# What the task asks:
Give the lines below again exactly, starting with the line that holds "Penangkini Malaysia Diberi" and going on through the line that holds "事後分布に基づく統計的推論 正規分布の場合、μ、σの2次元の変数となる。 μ σ μ σ".

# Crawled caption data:
=======

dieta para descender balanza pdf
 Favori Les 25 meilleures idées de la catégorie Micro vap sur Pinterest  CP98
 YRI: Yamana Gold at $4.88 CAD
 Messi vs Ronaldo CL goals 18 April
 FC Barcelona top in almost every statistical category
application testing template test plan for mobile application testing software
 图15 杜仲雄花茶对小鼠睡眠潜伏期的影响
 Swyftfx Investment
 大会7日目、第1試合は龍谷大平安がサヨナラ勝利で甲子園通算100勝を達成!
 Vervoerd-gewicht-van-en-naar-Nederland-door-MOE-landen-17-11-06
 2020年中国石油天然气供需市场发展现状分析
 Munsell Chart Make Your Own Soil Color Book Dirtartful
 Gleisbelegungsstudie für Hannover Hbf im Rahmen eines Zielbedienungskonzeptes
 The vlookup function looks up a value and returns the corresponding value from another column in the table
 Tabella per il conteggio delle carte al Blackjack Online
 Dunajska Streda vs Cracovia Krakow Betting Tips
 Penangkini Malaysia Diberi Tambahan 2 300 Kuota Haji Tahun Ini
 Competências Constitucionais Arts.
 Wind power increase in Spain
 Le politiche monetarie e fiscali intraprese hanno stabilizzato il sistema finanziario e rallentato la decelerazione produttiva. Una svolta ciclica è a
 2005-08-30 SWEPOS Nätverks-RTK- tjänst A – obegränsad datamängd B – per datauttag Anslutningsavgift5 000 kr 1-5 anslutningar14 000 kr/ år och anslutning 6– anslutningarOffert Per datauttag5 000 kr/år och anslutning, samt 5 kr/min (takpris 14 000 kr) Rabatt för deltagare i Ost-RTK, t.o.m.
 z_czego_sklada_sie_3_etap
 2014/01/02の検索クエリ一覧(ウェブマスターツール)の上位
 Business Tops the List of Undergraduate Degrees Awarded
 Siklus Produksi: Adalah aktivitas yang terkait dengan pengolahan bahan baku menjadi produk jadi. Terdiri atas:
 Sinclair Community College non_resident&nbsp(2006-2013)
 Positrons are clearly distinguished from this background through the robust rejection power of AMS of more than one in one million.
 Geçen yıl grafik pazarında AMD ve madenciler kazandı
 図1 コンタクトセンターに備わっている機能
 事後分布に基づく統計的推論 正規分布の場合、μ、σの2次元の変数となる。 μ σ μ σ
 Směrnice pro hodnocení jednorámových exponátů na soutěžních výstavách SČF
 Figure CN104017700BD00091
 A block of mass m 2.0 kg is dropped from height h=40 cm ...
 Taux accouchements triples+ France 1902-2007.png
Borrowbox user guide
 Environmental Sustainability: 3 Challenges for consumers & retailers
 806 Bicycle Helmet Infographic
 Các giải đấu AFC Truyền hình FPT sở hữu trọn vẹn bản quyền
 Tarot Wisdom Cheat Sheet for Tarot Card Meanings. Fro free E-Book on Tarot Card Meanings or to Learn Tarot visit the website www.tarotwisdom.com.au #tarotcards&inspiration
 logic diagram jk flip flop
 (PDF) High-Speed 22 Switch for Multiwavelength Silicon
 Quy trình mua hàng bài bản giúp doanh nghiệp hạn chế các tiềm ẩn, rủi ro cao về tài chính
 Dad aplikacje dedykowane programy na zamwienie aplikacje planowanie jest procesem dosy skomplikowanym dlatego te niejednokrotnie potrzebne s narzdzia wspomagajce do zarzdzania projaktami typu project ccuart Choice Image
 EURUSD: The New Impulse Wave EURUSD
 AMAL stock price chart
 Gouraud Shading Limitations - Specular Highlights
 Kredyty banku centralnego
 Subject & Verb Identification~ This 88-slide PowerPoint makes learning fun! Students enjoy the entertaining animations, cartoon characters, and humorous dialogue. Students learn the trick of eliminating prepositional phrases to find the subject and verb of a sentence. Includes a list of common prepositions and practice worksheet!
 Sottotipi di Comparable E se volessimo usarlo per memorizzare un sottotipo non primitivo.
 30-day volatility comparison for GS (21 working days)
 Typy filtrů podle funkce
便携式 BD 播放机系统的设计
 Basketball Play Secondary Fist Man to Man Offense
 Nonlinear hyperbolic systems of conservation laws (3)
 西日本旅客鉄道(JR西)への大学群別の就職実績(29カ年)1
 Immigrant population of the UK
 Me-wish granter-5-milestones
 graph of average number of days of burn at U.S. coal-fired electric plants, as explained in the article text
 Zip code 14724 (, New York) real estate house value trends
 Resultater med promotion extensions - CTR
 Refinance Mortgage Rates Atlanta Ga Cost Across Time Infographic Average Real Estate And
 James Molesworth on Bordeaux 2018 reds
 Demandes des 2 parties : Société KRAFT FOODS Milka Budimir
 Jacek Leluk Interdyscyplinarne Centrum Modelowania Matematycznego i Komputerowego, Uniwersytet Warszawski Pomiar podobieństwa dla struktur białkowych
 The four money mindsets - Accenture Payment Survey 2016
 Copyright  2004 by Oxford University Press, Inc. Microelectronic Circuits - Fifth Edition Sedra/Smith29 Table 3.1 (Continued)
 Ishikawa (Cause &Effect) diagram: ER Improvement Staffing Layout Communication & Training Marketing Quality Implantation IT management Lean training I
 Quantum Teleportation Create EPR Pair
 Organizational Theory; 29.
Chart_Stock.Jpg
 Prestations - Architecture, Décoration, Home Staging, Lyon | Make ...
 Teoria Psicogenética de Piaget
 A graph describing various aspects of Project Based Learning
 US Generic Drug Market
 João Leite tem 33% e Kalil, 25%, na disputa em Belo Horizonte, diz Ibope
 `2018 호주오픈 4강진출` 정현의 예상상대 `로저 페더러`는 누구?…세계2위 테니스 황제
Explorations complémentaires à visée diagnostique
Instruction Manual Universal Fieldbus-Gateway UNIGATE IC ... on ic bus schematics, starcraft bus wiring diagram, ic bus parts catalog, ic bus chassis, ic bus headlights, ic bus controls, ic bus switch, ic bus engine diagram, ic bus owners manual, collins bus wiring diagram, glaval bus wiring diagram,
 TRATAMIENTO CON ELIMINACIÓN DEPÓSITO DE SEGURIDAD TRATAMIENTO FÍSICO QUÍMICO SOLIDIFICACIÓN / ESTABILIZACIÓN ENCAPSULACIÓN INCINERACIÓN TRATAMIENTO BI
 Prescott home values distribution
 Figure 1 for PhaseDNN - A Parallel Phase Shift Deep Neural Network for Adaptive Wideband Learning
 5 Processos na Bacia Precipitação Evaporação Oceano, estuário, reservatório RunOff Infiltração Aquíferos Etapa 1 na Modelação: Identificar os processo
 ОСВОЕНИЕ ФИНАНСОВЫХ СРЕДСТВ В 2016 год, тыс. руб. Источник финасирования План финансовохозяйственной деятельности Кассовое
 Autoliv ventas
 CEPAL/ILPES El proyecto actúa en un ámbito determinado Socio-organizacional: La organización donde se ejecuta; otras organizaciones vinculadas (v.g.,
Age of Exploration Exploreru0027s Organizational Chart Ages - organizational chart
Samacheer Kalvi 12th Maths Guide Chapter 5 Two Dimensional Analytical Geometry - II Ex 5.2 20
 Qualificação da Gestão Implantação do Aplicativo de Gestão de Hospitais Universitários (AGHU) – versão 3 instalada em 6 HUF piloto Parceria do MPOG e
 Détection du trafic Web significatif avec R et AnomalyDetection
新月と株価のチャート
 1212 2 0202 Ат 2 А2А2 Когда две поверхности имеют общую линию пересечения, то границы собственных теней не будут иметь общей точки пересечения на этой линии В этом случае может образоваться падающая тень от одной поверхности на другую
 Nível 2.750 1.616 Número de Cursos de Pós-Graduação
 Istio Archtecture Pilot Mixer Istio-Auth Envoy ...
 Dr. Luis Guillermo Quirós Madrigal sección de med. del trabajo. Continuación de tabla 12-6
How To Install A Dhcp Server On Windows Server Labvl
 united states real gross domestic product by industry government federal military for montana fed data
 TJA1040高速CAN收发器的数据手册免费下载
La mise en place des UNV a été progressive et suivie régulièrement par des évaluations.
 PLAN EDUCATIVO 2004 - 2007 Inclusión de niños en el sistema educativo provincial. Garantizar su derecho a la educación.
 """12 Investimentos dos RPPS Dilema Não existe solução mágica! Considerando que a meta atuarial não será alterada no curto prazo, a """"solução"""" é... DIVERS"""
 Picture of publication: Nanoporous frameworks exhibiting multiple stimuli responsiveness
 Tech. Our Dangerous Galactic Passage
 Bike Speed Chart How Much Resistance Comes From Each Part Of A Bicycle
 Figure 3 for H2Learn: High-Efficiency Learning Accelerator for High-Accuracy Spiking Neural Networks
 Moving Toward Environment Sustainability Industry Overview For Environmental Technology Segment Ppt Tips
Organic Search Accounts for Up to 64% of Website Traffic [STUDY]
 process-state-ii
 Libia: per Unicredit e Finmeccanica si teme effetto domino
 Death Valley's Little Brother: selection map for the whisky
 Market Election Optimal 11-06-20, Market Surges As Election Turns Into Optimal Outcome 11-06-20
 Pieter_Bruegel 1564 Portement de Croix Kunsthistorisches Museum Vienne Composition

=======

# Solution for this problem:
 Penangkini Malaysia Diberi Tambahan 2 300 Kuota Haji Tahun Ini
 Competências Constitucionais Arts.
 Wind power increase in Spain
 Le politiche monetarie e fiscali intraprese hanno stabilizzato il sistema finanziario e rallentato la decelerazione produttiva. Una svolta ciclica è a
 2005-08-30 SWEPOS Nätverks-RTK- tjänst A – obegränsad datamängd B – per datauttag Anslutningsavgift5 000 kr 1-5 anslutningar14 000 kr/ år och anslutning 6– anslutningarOffert Per datauttag5 000 kr/år och anslutning, samt 5 kr/min (takpris 14 000 kr) Rabatt för deltagare i Ost-RTK, t.o.m.
 z_czego_sklada_sie_3_etap
 2014/01/02の検索クエリ一覧(ウェブマスターツール)の上位
 Business Tops the List of Undergraduate Degrees Awarded
 Siklus Produksi: Adalah aktivitas yang terkait dengan pengolahan bahan baku menjadi produk jadi. Terdiri atas:
 Sinclair Community College non_resident&nbsp(2006-2013)
 Positrons are clearly distinguished from this background through the robust rejection power of AMS of more than one in one million.
 Geçen yıl grafik pazarında AMD ve madenciler kazandı
 図1 コンタクトセンターに備わっている機能
 事後分布に基づく統計的推論 正規分布の場合、μ、σの2次元の変数となる。 μ σ μ σ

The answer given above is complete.